The Hatcher Cargo :
The Hatcher Cargo was the first porcelain cargo from a shipwreck to come on to the market. It was sold in several auctions in Christie`s Amsterdam in 1984 and 1985. It remains one of the most important cargoes of shipwreck ceramics ever recovered, despite the lack of historical evidence recorded by the salvage team. Two porcelain covers dated 1643 helped date the wreck but this needed corroborating to give a firm date of the wreck and it`s cargo. The dating of the porcelain from the Hatcher Cargo is based on several elements. Firstly, the ceramics recovered form a coherent group, in other words they appear to all have been made at the same time. Secondly comparative dating was used to corroborate the date of the porcelain. For example, blue and white porcelain dishes decorated with a coiled serpent recovered from the Hatcher Cargo match an important dish from the fall of the Ming dynasty, formerly in the Percival David Foundation, now at the British Museum London, this dish can be dated to 1644 – 1645. Other comparative dating is also consistent with the presumed date of the porcelain. However, the most important dating reference remains the two covers recovered from the wreck datable by inscription to the spring of 1643. Although the the Ming dynasty officially ended in 1644 the transition from the Ming to the beginning of the Qing was messy and protracted. The porcelain made during this period of civil war and chaos is referred to as `Transitional Porcelain`. It covers the period from the last Ming Emperors until the early years of the Kangxi period, which is normally given a date of about 1620 to 1670 . The Hatcher Cargo is a vital dating tool for this previously poorly understood period of Chinese porcelain production.

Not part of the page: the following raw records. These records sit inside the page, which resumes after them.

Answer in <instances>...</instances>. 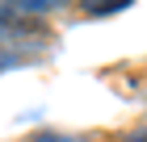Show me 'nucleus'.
Returning <instances> with one entry per match:
<instances>
[{
	"label": "nucleus",
	"instance_id": "nucleus-2",
	"mask_svg": "<svg viewBox=\"0 0 147 142\" xmlns=\"http://www.w3.org/2000/svg\"><path fill=\"white\" fill-rule=\"evenodd\" d=\"M126 4H135V0H80V9L88 17H109V13H122Z\"/></svg>",
	"mask_w": 147,
	"mask_h": 142
},
{
	"label": "nucleus",
	"instance_id": "nucleus-1",
	"mask_svg": "<svg viewBox=\"0 0 147 142\" xmlns=\"http://www.w3.org/2000/svg\"><path fill=\"white\" fill-rule=\"evenodd\" d=\"M0 29H34V17H25L9 0H0Z\"/></svg>",
	"mask_w": 147,
	"mask_h": 142
},
{
	"label": "nucleus",
	"instance_id": "nucleus-4",
	"mask_svg": "<svg viewBox=\"0 0 147 142\" xmlns=\"http://www.w3.org/2000/svg\"><path fill=\"white\" fill-rule=\"evenodd\" d=\"M34 142H71V138H63V134H38Z\"/></svg>",
	"mask_w": 147,
	"mask_h": 142
},
{
	"label": "nucleus",
	"instance_id": "nucleus-5",
	"mask_svg": "<svg viewBox=\"0 0 147 142\" xmlns=\"http://www.w3.org/2000/svg\"><path fill=\"white\" fill-rule=\"evenodd\" d=\"M126 142H147V130H135V134H126Z\"/></svg>",
	"mask_w": 147,
	"mask_h": 142
},
{
	"label": "nucleus",
	"instance_id": "nucleus-3",
	"mask_svg": "<svg viewBox=\"0 0 147 142\" xmlns=\"http://www.w3.org/2000/svg\"><path fill=\"white\" fill-rule=\"evenodd\" d=\"M13 9H21L25 17H38V13H51V9H63V4H71V0H9Z\"/></svg>",
	"mask_w": 147,
	"mask_h": 142
}]
</instances>
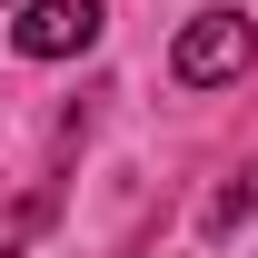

Linglong / Reticulated Porcelain :
The present piece is an example of what can be referred to as `reticulated` porcelain, reticulated meaning having the form or appearance of a net, it was used as early the beginning of the 18th Century by the famous Père Francois Xavier d`Entrecolles (1664-1741) to describe this type of work on porcelain. Another popular term for this type of pierced or cut decoration is `Devils Work` or Guigong. However the Chinese term Linglong is gradually replacing the previous terms, helped by the publication of Jorge Welsh`s book `Linglong` (Jorge Welsh,London,2004.ISBN 972-99045-2-9). There does not seem to be any difference in the use of terms between the free standing pierced porcelain or that supported by an inner wall, nor a distinction made between the most refined work or the type with larger cut-out sections of porcelain.